In Sesriem we awoke at 4.30am to drive out to Sossevlei, an oasis in the middle of the Namib desert to see the sunrise over some large and amazing sand dunes rising up to 400m. It was an unforgettable experience.
Rosie had started to bellow progressively more and blacker smoke from Cape Town; by the time we reached Sesriem she had started to cut out, then with the park entrance in sight she had had enough and cut out completely. She rolled the last 150 metres coming to rest under a shady tree, making the locals think she was solar powered. It was then we decided on a detour to Windhoek for repairs. In Windhoek we also discovered a leaking seal in the steering box and that Rosie had started to slip her clutch.

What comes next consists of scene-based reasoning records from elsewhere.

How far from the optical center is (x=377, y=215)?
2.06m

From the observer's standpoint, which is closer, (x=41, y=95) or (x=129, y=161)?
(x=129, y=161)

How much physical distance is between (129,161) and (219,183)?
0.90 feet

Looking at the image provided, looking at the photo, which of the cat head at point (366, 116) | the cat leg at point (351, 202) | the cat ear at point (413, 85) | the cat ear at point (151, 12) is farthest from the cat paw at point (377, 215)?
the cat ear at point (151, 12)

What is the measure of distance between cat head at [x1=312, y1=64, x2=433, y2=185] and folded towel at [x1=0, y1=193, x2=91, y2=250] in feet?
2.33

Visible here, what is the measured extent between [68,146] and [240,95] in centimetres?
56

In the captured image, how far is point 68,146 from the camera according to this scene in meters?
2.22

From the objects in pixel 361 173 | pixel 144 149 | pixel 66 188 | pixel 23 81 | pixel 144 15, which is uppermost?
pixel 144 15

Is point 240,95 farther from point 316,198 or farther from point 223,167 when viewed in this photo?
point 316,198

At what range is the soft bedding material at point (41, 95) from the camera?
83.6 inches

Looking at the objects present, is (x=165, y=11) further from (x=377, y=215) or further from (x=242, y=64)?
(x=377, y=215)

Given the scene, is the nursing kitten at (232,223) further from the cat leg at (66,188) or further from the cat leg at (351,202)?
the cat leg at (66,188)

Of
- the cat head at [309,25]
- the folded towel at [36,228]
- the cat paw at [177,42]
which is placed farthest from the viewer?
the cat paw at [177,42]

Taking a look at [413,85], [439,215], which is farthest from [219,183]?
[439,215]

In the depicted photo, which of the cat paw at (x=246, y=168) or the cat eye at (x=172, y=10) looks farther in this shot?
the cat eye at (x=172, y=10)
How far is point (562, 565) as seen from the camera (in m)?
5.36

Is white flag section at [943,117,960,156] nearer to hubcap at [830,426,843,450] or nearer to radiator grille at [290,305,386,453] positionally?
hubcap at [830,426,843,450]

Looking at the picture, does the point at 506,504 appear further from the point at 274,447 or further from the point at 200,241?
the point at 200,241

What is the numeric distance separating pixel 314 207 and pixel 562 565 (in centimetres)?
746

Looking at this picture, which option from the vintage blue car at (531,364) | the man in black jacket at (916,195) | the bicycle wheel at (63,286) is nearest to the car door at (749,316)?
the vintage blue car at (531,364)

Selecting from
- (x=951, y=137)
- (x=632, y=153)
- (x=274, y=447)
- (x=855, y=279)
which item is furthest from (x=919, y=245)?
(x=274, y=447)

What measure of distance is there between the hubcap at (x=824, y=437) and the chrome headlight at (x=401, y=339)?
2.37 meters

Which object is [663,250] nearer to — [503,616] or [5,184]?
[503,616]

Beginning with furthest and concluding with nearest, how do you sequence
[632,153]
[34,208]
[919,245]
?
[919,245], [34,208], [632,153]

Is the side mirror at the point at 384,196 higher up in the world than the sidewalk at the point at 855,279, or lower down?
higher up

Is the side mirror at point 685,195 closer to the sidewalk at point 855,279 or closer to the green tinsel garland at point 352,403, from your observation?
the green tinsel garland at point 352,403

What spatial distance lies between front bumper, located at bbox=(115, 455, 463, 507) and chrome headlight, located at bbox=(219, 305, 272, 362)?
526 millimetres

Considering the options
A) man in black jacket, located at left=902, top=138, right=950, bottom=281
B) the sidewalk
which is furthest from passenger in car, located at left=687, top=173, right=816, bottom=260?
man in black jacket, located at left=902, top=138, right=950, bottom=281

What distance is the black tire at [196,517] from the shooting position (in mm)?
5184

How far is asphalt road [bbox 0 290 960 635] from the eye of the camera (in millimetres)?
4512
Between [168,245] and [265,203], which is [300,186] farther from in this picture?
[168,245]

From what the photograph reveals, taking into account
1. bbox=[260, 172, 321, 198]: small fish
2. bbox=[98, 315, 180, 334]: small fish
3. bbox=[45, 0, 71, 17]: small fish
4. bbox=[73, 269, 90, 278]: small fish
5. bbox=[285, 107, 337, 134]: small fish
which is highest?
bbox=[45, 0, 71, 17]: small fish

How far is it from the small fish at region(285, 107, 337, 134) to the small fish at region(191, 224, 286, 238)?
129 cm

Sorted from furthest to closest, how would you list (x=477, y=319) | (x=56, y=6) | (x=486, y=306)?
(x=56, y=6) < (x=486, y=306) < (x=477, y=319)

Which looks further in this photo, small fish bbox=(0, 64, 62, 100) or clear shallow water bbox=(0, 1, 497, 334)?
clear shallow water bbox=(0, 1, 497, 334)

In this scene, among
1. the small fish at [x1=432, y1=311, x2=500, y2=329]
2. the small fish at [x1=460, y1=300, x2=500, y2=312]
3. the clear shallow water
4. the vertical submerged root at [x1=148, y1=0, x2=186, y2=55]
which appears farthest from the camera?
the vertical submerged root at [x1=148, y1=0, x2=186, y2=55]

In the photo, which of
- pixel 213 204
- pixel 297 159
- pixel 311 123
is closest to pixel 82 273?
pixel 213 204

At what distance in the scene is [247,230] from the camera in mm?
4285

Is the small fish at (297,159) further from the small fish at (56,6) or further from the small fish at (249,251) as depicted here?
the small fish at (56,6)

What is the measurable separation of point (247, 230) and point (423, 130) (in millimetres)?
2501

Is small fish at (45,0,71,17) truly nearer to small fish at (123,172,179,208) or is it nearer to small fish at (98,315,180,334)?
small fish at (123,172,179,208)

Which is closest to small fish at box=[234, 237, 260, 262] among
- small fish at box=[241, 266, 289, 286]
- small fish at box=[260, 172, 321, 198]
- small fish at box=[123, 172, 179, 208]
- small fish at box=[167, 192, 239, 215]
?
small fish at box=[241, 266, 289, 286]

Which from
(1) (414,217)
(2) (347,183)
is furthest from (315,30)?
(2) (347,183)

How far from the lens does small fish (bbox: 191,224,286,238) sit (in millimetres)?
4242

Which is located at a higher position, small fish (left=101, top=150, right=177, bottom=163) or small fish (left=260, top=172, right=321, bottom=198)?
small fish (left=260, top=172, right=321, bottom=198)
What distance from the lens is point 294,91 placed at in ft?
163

Windhoek although the capital of Namibia is unlike other cities in that the population is only 200,000. Namibia has a population of 1.5 million yet is 10 times the size of Ireland - 'Big'. It is a quite little city where everything shuts down at the weekends - luckily we found Joe's Beer House which pours a great pint and has every game animal imaginable on the menu - Kudu, Springbok, Oryx, Crocodile... all surprisingly tasty.
We might be here for a few days while Rosie visits the car Hospital, hopefully repairs will be quick and cheap and we will be on the road again, but we have become aware of Africa time. Everything in Africa seems to move at its own slow pace; queuing, border crossings, changing money, vehicle repairs ... It is futile trying to rush things, you just have to go with the flow (which suits us fine). At the border crossings for example we pull out a football and get a game going with the locals, soon the border guards are playing; this sometimes works to our advantage as they rush the paperwork through, but at other times they want us to stay and play more or leave the football behind.
From here we will head to Swakopmund to sand board on the dunes, then up the Skeleton coast and from there to Damaraland to look for Desert Elephants.